▶ **SOURCE EXCERPT**

########################################

In 2024, women in South Korea earned just 63% of men’s wages, one of the widest gaps in the OECD. At the other end of the spectrum, Slovenia has narrowed its gap to below 5%. These striking disparities highlight how far the world still has to go in achieving pay equity.

The gender pay gap measures the difference between men’s and women’s earnings. It can be reported in several ways:

  • Unadjusted pay gap: the raw difference in average or median wages between men and women.
  • Adjusted pay gap: accounts for factors like occupation, education, and experience, showing how much of the gap remains after controlling for these.
  • Median vs mean gap: median often better reflects “typical” earnings because it is less skewed by extremely high salaries.
  • Full-time equivalent vs overall gap: part-time work, more common among women, can widen the overall gap.

The gender pay gap matters because it reflects persistent inequality in labor markets. Beyond fairness, it carries huge economic implications, as reducing the gap can boost GDP, labor supply, and family incomes. Socially, it ties into broader issues of justice, representation, and opportunity.

This article explores where the gap is smallest, where it is largest, what drives these differences, and which policy interventions are making a difference.

Section 1: How the Gender Pay Gap Is Measured

There is no single way to measure the gap, and methodology matters.

########################################

▶ **GOAL**
Extend the gender pay gap article past its last sentence, keeping to the section on how the gap is measured. The entries after this point are separate material and have no connection to the gender pay gap article.

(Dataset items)
########################################

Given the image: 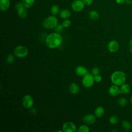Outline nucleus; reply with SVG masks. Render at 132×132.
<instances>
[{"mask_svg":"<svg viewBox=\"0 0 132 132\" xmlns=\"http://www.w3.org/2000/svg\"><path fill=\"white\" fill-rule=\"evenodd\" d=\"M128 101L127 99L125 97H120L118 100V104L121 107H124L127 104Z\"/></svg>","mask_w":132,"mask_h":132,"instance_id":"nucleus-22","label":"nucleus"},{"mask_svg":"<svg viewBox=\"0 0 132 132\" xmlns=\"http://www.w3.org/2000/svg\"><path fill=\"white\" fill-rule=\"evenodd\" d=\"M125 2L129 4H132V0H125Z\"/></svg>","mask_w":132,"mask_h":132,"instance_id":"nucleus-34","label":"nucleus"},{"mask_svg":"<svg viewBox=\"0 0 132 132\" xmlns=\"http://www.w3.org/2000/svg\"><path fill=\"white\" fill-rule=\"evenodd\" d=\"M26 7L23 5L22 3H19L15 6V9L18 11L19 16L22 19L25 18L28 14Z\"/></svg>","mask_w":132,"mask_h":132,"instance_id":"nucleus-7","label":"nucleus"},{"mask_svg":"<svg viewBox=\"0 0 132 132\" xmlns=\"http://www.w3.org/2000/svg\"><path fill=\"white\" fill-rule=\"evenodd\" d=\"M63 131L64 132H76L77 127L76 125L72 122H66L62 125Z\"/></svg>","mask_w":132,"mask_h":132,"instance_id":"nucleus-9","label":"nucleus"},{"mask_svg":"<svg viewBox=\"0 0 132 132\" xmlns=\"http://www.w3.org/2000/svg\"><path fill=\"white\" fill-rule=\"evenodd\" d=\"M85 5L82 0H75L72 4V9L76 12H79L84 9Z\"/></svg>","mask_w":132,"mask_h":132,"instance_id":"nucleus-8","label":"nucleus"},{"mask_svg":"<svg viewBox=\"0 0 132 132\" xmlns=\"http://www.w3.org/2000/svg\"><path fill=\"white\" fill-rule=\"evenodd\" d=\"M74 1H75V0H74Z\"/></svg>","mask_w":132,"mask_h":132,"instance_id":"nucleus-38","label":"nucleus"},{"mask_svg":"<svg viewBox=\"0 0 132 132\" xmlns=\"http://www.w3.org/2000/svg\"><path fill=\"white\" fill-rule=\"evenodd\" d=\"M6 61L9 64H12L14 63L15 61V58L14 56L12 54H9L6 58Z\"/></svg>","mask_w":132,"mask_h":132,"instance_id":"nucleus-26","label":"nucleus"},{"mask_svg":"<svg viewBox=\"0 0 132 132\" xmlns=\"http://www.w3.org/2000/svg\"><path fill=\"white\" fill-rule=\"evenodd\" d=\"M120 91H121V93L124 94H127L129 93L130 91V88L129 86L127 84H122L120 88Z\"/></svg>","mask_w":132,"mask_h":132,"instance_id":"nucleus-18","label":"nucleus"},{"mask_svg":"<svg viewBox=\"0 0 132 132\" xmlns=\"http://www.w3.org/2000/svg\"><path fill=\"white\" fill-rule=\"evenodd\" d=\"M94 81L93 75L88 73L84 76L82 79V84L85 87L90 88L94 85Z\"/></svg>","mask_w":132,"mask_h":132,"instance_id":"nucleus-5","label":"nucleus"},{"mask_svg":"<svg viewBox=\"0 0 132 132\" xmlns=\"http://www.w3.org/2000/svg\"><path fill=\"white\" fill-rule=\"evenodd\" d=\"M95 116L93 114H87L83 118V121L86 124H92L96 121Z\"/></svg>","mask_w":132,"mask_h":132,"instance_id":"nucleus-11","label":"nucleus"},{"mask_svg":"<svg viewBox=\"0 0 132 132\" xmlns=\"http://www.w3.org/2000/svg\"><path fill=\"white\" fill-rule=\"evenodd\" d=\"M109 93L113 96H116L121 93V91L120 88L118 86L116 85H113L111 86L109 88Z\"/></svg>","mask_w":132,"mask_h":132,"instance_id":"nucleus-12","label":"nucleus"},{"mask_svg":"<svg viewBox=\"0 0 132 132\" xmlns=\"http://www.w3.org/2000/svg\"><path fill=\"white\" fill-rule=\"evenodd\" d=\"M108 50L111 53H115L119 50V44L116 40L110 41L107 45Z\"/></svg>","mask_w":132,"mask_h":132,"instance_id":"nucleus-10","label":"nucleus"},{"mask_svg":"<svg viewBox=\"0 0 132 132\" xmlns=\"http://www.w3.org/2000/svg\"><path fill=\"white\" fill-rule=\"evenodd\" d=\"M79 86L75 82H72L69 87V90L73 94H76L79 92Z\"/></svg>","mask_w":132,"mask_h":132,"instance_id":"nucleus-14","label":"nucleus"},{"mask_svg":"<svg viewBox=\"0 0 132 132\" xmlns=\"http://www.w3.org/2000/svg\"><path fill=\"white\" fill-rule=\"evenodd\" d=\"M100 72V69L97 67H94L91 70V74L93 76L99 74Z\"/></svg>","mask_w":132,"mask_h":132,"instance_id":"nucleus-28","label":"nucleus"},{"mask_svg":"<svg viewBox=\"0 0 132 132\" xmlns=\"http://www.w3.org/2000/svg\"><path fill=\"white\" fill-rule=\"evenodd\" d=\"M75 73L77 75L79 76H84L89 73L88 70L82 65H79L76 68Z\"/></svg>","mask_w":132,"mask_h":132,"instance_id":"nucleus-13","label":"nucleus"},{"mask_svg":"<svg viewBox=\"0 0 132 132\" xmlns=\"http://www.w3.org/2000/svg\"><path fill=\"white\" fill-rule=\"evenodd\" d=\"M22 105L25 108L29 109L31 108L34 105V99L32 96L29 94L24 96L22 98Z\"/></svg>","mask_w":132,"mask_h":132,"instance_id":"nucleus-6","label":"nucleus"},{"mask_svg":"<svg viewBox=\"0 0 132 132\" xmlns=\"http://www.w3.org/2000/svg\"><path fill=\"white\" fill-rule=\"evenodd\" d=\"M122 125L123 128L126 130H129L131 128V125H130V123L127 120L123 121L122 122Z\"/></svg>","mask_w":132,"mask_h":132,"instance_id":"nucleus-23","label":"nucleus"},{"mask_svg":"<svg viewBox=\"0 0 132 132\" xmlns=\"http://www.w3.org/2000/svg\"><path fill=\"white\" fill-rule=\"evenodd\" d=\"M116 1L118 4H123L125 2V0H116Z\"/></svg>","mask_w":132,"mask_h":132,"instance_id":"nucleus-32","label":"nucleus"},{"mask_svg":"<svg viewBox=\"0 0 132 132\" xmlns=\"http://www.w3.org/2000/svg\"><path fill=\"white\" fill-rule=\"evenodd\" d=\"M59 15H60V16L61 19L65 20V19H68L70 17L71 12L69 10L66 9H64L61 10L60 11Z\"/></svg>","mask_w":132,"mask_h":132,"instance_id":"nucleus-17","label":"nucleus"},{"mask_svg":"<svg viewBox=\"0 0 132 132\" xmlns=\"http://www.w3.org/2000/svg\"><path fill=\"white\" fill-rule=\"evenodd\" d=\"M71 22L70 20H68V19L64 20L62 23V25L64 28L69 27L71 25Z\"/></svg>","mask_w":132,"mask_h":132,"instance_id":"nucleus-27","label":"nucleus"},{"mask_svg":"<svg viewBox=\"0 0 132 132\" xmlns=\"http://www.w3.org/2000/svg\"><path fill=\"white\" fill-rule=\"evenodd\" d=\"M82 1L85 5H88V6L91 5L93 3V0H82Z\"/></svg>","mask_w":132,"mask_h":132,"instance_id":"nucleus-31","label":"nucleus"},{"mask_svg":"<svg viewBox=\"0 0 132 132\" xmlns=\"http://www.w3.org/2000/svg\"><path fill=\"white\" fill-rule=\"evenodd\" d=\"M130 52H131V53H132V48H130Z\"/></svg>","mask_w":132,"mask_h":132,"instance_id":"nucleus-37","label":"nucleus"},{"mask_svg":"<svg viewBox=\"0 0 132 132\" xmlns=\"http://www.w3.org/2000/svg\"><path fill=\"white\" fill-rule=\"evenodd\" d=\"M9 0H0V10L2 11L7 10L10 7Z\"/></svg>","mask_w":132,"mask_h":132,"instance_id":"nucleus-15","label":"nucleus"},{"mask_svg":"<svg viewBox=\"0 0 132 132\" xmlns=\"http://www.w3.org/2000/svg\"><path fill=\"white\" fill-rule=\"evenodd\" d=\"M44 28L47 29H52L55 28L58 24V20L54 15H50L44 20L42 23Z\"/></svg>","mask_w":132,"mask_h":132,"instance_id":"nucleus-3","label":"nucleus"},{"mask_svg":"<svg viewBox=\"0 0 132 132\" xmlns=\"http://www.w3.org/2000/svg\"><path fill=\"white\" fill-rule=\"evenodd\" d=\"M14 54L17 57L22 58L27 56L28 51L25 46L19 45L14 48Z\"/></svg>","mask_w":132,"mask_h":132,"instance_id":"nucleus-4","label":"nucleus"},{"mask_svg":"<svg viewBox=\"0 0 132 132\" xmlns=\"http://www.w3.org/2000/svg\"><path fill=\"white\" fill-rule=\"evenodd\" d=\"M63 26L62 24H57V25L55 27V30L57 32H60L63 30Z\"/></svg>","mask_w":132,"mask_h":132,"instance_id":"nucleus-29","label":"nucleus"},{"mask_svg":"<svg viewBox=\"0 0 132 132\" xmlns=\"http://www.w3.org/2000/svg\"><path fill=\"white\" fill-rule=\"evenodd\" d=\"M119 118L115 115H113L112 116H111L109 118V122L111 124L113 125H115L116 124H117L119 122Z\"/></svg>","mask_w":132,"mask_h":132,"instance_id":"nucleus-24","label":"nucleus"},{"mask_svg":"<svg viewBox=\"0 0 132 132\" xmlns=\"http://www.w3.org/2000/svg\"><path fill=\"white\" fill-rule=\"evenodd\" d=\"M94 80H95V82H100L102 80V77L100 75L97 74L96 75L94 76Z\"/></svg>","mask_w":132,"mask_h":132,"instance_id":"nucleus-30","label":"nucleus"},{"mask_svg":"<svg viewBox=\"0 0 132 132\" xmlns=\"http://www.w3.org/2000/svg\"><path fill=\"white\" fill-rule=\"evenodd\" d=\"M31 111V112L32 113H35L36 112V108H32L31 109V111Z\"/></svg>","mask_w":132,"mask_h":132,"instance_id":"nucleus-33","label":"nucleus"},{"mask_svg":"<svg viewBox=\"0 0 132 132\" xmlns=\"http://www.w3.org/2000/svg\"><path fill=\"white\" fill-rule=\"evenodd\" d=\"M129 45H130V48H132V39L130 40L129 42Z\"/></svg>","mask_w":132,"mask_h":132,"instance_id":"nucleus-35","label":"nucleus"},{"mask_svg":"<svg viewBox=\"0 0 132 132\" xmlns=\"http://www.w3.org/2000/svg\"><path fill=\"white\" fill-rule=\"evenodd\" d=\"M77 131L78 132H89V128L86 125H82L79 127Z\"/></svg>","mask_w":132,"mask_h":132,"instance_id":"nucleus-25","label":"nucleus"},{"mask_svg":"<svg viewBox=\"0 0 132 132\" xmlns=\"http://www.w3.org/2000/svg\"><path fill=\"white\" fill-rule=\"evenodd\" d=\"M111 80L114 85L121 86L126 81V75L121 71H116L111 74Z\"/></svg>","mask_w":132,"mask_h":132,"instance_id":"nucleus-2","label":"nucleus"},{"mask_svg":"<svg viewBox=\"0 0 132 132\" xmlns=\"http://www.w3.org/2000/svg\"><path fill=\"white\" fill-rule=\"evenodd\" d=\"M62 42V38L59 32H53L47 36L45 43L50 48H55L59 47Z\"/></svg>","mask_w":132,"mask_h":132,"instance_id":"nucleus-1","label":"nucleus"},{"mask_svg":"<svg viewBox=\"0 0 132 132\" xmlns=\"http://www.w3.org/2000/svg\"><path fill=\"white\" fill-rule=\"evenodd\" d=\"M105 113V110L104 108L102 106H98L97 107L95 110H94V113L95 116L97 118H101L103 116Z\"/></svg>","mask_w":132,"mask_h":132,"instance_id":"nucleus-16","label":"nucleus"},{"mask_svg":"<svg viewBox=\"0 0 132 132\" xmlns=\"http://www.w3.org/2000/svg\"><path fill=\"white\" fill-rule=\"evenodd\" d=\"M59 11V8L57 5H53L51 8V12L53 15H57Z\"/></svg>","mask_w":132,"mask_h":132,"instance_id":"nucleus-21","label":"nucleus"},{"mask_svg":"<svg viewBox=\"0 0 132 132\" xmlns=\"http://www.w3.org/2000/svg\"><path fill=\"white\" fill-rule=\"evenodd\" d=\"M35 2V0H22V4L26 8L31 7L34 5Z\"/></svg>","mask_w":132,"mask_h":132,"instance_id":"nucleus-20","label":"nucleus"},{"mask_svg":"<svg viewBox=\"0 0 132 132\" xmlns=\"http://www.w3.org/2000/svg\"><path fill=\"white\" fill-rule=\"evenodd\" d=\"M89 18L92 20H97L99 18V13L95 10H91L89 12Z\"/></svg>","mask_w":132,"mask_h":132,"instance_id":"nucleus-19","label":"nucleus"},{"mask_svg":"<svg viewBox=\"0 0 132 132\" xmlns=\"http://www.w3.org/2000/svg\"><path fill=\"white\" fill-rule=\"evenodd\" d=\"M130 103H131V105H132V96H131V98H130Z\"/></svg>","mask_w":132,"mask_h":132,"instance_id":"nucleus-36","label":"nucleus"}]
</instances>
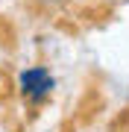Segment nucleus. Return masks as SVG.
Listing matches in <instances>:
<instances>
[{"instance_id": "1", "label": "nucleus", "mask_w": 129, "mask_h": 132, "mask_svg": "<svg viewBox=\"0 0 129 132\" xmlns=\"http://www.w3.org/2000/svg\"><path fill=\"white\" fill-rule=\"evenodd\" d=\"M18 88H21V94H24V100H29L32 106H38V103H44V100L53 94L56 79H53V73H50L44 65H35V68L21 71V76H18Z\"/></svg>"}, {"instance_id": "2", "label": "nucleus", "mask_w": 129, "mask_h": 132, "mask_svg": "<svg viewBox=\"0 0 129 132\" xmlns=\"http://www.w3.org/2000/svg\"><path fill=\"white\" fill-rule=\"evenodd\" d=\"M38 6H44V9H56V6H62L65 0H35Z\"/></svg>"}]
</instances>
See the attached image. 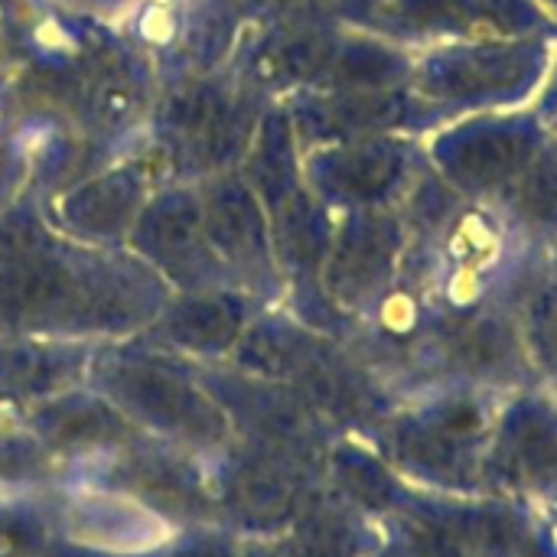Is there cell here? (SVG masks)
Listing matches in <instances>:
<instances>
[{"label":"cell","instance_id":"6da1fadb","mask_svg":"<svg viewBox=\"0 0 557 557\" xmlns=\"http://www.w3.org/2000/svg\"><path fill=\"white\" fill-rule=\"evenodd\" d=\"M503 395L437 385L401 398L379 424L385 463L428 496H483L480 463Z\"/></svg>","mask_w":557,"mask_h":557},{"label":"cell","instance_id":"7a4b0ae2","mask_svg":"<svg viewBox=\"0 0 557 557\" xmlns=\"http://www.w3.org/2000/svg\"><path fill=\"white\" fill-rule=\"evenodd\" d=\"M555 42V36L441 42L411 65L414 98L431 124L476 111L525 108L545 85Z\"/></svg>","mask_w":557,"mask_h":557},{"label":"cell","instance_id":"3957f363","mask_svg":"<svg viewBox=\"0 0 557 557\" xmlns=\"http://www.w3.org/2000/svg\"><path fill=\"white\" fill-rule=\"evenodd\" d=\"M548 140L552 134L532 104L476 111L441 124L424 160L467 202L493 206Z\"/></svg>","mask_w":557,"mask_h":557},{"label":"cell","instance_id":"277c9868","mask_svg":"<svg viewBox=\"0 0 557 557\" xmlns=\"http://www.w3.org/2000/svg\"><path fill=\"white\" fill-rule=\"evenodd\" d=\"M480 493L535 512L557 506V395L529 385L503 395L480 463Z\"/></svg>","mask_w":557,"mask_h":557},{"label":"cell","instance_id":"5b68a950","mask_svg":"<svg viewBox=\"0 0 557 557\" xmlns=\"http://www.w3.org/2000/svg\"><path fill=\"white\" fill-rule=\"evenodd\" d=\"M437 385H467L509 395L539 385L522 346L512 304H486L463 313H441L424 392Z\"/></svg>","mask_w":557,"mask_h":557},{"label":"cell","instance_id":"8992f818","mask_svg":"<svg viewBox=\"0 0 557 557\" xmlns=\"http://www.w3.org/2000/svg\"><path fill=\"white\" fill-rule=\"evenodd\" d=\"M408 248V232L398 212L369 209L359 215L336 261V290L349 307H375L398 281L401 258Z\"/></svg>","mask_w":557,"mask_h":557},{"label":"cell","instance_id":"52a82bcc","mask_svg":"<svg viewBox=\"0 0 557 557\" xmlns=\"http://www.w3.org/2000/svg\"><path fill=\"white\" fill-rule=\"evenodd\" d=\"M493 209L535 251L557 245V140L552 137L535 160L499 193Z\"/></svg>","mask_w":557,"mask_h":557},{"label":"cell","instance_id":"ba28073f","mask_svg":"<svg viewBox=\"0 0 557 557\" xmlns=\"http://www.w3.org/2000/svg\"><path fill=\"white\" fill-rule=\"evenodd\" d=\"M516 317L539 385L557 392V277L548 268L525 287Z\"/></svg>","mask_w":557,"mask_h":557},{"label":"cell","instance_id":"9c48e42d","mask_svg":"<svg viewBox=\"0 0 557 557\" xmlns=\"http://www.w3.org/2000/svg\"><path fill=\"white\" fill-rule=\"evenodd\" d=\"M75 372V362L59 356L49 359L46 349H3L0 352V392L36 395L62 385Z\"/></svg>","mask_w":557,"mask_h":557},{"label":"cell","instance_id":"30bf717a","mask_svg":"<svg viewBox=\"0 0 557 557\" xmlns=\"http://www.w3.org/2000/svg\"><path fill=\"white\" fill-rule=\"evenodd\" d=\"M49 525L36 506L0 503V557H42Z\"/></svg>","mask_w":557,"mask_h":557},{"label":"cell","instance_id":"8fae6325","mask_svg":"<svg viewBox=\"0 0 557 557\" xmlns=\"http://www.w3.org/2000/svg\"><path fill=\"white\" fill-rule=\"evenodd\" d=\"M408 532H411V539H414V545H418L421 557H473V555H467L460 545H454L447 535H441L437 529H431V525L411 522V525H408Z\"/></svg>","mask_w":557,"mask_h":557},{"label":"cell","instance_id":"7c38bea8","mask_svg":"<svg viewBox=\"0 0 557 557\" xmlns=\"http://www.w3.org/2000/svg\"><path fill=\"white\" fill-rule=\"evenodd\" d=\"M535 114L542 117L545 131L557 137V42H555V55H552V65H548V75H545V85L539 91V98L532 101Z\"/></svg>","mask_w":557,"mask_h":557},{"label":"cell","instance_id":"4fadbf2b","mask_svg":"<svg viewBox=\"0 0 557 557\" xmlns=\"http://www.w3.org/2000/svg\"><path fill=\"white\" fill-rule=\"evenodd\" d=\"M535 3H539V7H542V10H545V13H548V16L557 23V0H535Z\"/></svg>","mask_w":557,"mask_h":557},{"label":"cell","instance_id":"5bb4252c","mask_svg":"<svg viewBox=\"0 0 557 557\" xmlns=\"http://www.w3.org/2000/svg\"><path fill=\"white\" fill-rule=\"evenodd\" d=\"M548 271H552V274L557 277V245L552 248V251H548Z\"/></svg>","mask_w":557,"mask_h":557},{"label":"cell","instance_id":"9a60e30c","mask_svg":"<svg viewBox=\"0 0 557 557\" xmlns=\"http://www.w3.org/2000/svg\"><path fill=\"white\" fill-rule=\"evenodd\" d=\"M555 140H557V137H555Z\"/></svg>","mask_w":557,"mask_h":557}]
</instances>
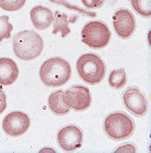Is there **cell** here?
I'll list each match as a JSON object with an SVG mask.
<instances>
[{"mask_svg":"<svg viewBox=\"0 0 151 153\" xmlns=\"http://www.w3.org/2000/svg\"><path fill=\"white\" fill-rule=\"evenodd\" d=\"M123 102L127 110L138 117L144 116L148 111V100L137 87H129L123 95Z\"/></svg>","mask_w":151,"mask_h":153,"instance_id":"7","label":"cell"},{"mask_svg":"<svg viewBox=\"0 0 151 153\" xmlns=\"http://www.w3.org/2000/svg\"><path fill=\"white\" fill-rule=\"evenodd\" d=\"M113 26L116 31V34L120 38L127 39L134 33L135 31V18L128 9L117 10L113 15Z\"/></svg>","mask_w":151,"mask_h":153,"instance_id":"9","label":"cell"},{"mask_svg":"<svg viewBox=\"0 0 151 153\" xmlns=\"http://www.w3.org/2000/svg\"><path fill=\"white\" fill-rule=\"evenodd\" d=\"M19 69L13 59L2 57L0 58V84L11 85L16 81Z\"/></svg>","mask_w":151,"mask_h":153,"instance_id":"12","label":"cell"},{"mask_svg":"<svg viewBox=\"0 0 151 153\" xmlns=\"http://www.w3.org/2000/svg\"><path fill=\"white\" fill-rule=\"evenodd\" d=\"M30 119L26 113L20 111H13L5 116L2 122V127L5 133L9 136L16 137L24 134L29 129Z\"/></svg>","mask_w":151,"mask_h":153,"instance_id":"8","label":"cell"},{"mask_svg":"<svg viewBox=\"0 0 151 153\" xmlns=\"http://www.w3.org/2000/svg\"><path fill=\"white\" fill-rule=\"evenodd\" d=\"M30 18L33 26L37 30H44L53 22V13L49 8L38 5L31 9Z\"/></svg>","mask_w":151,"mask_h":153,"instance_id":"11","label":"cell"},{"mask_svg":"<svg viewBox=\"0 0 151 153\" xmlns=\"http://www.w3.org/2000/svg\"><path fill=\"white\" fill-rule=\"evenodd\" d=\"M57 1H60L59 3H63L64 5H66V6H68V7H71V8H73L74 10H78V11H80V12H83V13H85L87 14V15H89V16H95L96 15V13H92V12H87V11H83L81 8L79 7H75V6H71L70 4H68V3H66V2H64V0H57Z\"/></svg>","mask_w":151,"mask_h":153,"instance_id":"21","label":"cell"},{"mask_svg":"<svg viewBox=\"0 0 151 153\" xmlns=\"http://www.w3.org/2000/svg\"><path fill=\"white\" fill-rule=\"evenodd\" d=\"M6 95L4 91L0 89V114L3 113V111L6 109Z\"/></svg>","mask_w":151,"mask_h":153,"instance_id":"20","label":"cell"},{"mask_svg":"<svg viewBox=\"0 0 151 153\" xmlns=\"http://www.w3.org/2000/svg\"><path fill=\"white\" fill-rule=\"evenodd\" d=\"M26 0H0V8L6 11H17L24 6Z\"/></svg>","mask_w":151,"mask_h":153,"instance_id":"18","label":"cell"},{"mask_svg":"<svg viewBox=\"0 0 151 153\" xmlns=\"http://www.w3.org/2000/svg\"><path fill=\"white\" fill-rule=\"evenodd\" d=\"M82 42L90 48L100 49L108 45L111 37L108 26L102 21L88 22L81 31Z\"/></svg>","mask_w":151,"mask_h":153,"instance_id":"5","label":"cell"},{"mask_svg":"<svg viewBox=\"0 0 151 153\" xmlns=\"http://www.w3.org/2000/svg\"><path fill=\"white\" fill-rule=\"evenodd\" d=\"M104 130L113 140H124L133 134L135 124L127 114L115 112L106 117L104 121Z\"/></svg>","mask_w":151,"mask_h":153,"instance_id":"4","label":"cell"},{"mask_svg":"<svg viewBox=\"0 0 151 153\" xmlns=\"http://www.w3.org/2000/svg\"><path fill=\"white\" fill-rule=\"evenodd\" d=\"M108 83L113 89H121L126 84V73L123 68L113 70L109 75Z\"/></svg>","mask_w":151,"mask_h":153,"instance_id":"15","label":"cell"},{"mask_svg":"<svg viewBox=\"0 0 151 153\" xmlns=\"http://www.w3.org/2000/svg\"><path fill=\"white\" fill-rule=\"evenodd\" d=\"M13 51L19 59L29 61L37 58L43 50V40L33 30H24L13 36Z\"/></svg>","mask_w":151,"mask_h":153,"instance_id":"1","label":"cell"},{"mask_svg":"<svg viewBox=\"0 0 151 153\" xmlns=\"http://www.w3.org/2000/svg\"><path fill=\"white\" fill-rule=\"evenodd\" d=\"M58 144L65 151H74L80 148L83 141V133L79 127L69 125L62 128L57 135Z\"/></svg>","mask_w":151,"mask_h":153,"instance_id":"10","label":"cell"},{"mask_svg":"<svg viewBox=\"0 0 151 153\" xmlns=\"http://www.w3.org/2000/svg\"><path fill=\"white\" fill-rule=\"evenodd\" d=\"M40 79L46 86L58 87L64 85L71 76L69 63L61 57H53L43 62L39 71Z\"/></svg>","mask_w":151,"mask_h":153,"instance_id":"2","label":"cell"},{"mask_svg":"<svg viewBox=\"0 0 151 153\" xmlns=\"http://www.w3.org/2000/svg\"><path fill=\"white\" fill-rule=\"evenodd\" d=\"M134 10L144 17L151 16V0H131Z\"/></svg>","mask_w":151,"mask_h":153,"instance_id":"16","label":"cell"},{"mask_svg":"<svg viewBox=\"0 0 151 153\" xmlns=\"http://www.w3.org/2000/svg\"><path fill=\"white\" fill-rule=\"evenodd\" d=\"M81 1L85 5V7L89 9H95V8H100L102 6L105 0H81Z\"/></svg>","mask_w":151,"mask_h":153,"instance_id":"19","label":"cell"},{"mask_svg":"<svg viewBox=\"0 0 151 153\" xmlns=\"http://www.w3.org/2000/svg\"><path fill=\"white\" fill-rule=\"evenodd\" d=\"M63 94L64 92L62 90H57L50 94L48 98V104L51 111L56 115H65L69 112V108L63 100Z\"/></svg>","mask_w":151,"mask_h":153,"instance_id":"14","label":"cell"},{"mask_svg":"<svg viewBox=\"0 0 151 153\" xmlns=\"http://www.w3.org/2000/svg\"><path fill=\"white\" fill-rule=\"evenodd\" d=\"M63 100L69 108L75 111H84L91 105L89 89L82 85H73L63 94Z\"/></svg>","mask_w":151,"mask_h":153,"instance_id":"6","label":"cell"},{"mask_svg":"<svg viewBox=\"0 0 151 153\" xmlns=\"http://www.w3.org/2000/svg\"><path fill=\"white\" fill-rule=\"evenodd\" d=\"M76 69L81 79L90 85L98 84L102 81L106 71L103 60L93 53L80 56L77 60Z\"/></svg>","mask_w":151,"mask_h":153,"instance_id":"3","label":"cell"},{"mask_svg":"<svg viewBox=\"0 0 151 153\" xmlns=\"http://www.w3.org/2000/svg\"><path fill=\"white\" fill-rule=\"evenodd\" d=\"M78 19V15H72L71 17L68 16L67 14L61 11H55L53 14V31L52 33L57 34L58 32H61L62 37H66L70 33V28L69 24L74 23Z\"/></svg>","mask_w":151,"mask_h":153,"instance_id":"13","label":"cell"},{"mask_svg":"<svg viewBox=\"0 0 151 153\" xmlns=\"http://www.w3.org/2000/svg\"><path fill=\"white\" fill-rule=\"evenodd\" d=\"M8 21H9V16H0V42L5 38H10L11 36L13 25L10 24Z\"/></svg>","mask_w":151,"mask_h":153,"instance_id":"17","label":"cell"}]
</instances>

########################################

▶ **ANSWER TO THIS EXERCISE**
  1. Unadjusted vs adjusted:
    • The unadjusted gap can exaggerate disparities in countries where women work more in part-time or low-paying industries.
    • The adjusted gap reveals structural or discriminatory elements that persist even when comparing similar workers.

  2. Data sources and limitations:
    • OECD, Eurostat, and ILO provide some of the most comprehensive data.
    • Surveys often miss workers in the informal economy, which is significant in regions like Africa, Latin America, and South Asia.
    • Self-reported surveys can also understate or misclassify certain jobs.

  3. Median vs mean:
    • Median pay gaps are usually preferred as they avoid distortions caused by a few very high earners (often male-dominated executive roles).

  4. Part-time vs full-time:
    • In countries with high female part-time work (e.g., Netherlands, Germany), the overall gap looks wider than the gap among full-time employees.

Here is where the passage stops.